You could peek into the John Bowne House in Queens to see an earlier example of American (or pre-American) diversity and acceptance in action. It’s the site associated with the Flushing Remonstrance, when a group of 17th century New Yorkers dissented to the then-governor’s ban on Quaker worship. They wrote a letter defending religious tolerance noting “the law of love, peace and liberty in the states extending to Jews, Turks and Egyptians, as they are considered sons of Adam.” Later, the house’s owner opened his house for Quaker meetings.

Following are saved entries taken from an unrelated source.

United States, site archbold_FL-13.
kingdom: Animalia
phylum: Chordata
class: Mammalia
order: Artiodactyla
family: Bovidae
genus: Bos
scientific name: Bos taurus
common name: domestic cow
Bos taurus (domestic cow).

Or maybe you’re not a museum person, yet still you want an indoor workout: something to look at and something to clear the mind. For that, there’s the Staten Island Ferry Terminal in lower Manhattan, where a run up the down escalator will get the heart racing and not necessarily be the strangest thing in sight. Observe the selection from the Edna St. Vincent Millay poem about the things we have in common: “We were very tired, we were very merry — We had gone back and forth all night on the ferry.”
At the terminal, you’ll find a mix of the people who make New York New York. Voters of all political persuasions. Civil servants and businessmen and -women; students making their way home. You can ride the ferry and do jumping jacks on the open deck. If obvious symbolic gestures suit you, there’s the Statue of Liberty raising her torch.